Greetings from Finland,

have problem with turn signal

- have replaced multipurpose switch with new one

- emergency signalling works..

- but actual left right is blank, no signal

Any hints, even circuit digram, where to look from...

Seppo


----------



## somedevildawg (Jun 20, 2011)

Welcome to haytalk seppo.....

This may seem completely stupid, but have you checked incoming power to the turn signal switch? All fuses? I will tell you that just because the emergency signals are working, it doesn't have any bearing on the functionality of the turn signals.....at least that's the case with Deere. The emergency signals are completely different bulbs and circuits than the turn signals. Hth


----------



## Seppo (May 8, 2018)

Yes very true... workshop says they are still lost because of missing diagram.
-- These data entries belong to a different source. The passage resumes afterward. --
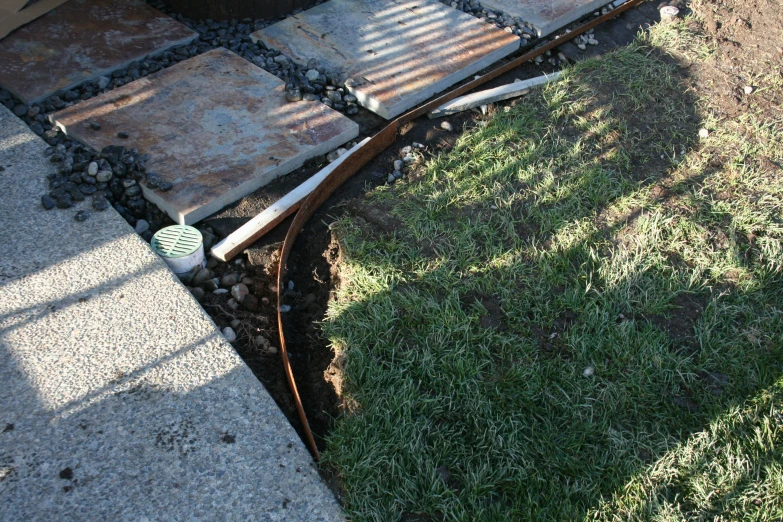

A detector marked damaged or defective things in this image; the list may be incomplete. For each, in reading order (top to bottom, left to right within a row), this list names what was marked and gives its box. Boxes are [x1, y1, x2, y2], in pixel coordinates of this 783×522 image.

rusty metal plate [0, 0, 198, 104]
rust stain on slab [0, 0, 198, 104]
rusty metal plate [253, 0, 520, 118]
rust stain on slab [253, 0, 520, 118]
rusty metal plate [478, 0, 612, 36]
rust stain on slab [478, 0, 612, 36]
rusty metal plate [53, 49, 360, 225]
rust stain on slab [53, 49, 360, 225]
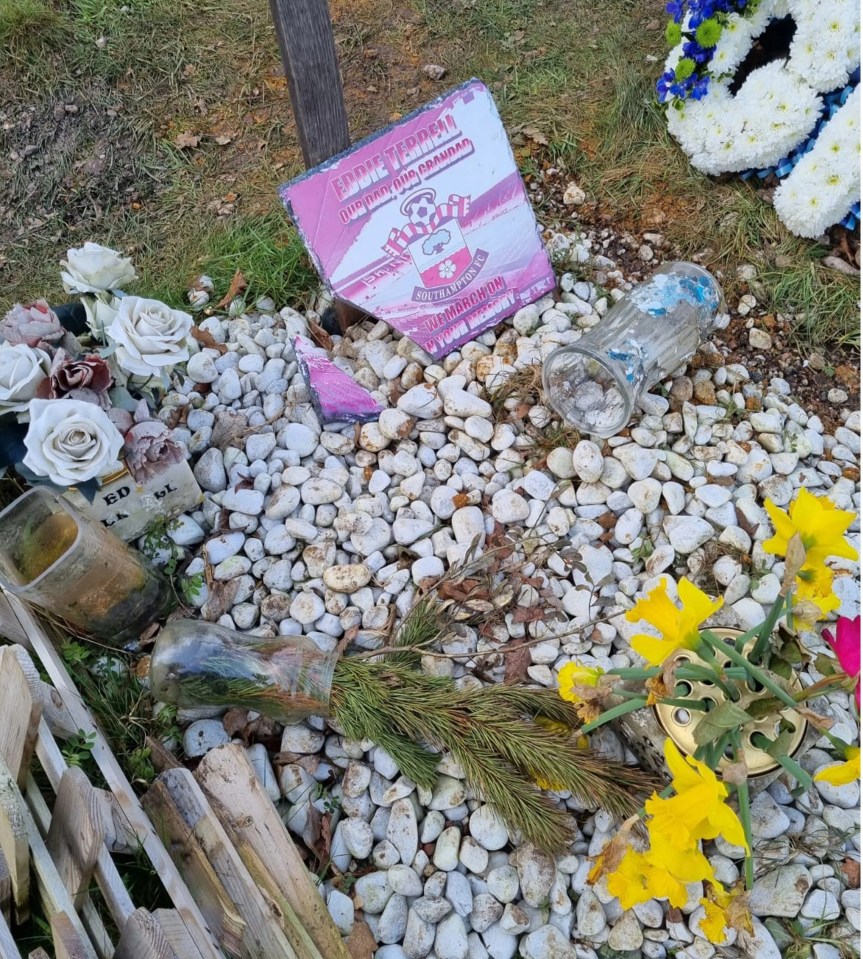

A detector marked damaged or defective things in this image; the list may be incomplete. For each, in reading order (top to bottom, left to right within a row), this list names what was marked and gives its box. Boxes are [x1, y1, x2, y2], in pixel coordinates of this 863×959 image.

broken wooden slat [0, 908, 21, 959]
broken wooden slat [0, 764, 28, 924]
broken wooden slat [0, 644, 42, 788]
broken wooden slat [50, 912, 96, 959]
broken wooden slat [47, 768, 106, 912]
broken wooden slat [5, 592, 223, 959]
broken wooden slat [114, 908, 178, 959]
broken wooden slat [148, 768, 300, 959]
broken wooden slat [197, 752, 346, 959]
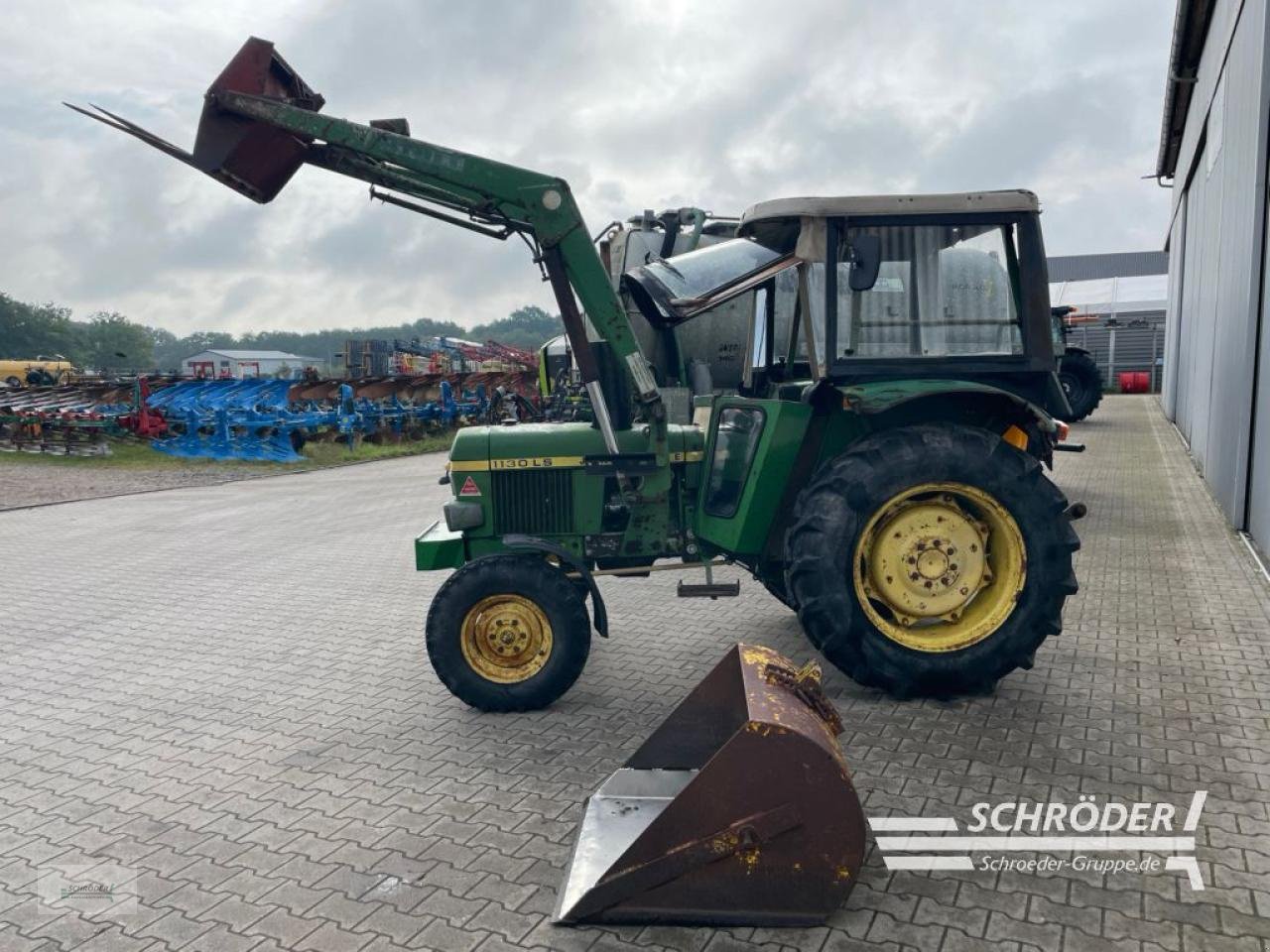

Originally this 8050 type has not been imported to Finland. One thing is the fault appeared after old battery went down and new was replaced. Any good advice where to order this diagram.. workshop repair manuals?

Seppo


----------



## somedevildawg (Jun 20, 2011)

I've found good success with eBay believe it or not....might want to send PaMike (this forum) a message, he just may have the electrical schematic and fuse locations or shop manual.


----------



## somedevildawg (Jun 20, 2011)

That battery deal has me curious.....so the battery was toast and you replaced it and that's when your problems with the flashers showed up? No other electrical gremlins or problems? I would check real good for any wires left off of the + or - battery posts....make sure one didn't fall behind battery. Did you happen to reverse the polarity of the battery when installing it? Ie. Did you hook the batteries up backwards even for a second? Does this tractor have one battery or two? Take a test light and run down the fuses with the ignition on and read each side of the fuse with a test light, that can be difficult if it has those god forsaken European fuses with no available contacts on the outside of the fuses.....I don't know who the hell ever thought that was a good idea....probably the same guy that invented the slot screw.


----------